Regulation D allows for the waiver of early withdrawals from IRA deposits if the participant is over 59 1/2. It does not require a waiver, it simply allows it. The bank may refuse to allow penalty free waivers or choose any one of a wide array of circumstances where it will waive the penalty. The northern and southern most extremes are to waive the penalty on:
* any withdrawal after the individual reaches 59 1/2, or
* any withdrawal after the individual reaches 70 1/2 (the year in which a participant becomes responsible for beginning a systematic pattern of withdrawal from the IRA, specifically described as taking a "required distribution amount")
This is not a complete list. There are many other possibilities. To summarize: That which you are not required to do at all (waive penalties) you can do any way you wish.
When banks open an IRA the Internal Revenue Code requires them to distribute a "plain language disclosure" of the IRA's care, feeding and income tax ramifications. If your bank explained its conditions for waving early withdrawal penalties in that disclosure then you should consider it a contract with the participant. If the plain language disclsoure provides that you can unilaterally change the terms then you need to give notice of the change in your waiver practices as your plain language disclosure requires.
All of the above was true before the Truth in Savings Act, as implemented by Regulation DD, became law.
Per Regulation DD, a disclosure for a time deposit (including one held in an IRA) must include:
(ii) Early withdrawal penalties. A statement that a penalty will or may be imposed for early withdrawal, how it is calculated, and the conditions for its assessment.
Regulation DD does not require banks to disclose when that penalty would be waived. If a bank addressed penalty waivers in its plain language disclosure (or voluntarily in its TISA disclosure) then it is simply bound by what it said in that disclosure.
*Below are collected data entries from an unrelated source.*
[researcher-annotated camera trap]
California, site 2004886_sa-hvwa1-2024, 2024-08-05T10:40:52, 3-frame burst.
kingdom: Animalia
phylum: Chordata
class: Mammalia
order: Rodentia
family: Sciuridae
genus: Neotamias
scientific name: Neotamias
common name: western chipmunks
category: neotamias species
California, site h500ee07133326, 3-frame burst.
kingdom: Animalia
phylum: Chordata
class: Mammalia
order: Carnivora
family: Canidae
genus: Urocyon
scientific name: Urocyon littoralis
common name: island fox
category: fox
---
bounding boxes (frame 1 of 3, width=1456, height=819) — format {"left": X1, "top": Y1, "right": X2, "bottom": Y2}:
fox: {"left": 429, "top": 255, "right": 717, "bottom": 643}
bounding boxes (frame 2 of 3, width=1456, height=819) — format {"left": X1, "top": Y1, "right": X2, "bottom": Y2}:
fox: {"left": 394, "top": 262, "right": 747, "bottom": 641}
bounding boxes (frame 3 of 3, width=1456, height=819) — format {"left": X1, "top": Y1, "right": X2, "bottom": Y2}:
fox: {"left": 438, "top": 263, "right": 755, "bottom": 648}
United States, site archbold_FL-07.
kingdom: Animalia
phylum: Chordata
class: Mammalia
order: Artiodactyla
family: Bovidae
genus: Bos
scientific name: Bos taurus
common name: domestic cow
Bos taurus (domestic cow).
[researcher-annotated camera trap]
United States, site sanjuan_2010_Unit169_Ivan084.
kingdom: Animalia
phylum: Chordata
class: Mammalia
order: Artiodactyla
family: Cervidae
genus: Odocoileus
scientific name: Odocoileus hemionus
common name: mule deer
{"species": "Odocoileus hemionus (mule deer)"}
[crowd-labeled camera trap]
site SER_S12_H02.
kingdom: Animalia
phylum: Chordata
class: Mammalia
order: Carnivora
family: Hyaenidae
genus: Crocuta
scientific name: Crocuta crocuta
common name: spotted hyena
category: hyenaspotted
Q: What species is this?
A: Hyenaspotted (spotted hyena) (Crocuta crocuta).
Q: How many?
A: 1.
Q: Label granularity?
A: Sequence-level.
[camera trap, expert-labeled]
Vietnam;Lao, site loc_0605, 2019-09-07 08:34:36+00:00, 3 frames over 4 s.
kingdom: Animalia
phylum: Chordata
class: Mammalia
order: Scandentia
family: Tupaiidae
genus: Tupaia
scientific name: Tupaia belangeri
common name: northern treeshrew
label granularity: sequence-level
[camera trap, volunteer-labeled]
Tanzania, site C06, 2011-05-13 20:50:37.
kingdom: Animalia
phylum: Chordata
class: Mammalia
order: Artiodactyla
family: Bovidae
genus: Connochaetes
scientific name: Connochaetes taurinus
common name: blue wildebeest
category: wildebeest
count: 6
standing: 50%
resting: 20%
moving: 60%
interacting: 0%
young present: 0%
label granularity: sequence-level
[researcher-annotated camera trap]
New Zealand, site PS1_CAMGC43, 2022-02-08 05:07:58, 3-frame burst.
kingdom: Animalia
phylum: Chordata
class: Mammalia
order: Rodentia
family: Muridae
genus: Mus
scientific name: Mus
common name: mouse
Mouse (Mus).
If it did not, then the circumstances under which a waiver is allowed are a matter of bank policy or practice which, in my experience, may vary among branches, employees, or days of the week. Obviously, policy or practice can be changed without notice, but I suggest you keep in mind that some customers have been taking IRA withdrawals from time deposits for years and, if they have been penalty free, are probably under the impression that "it's against the law" to charge them a penalty.
* If I was going to change penalty free waivers on IRAs I would give notice to all affected parties, in writing, that it would take effect the following calendar year. I know most banks are not searching for deposits, but this is decidedly not the group of people you want to [censored] off if you would like to keep the core deposits you already have.
* Allowing one penalty free withdrawal per calendar year (of the RMD or a fixed amount, whichever is greater) for people over 70 1/2 allows them to remove the RMD which your bank knew very well they would have to do the day it opened the account. Allowing any additional waivers is accurately described above as "generous" and may be detrimental to your bank's best interests as well as common sense.
In this world you must be oh so smart or oh so pleasant. Well, for years I was smart. I recommend pleasant.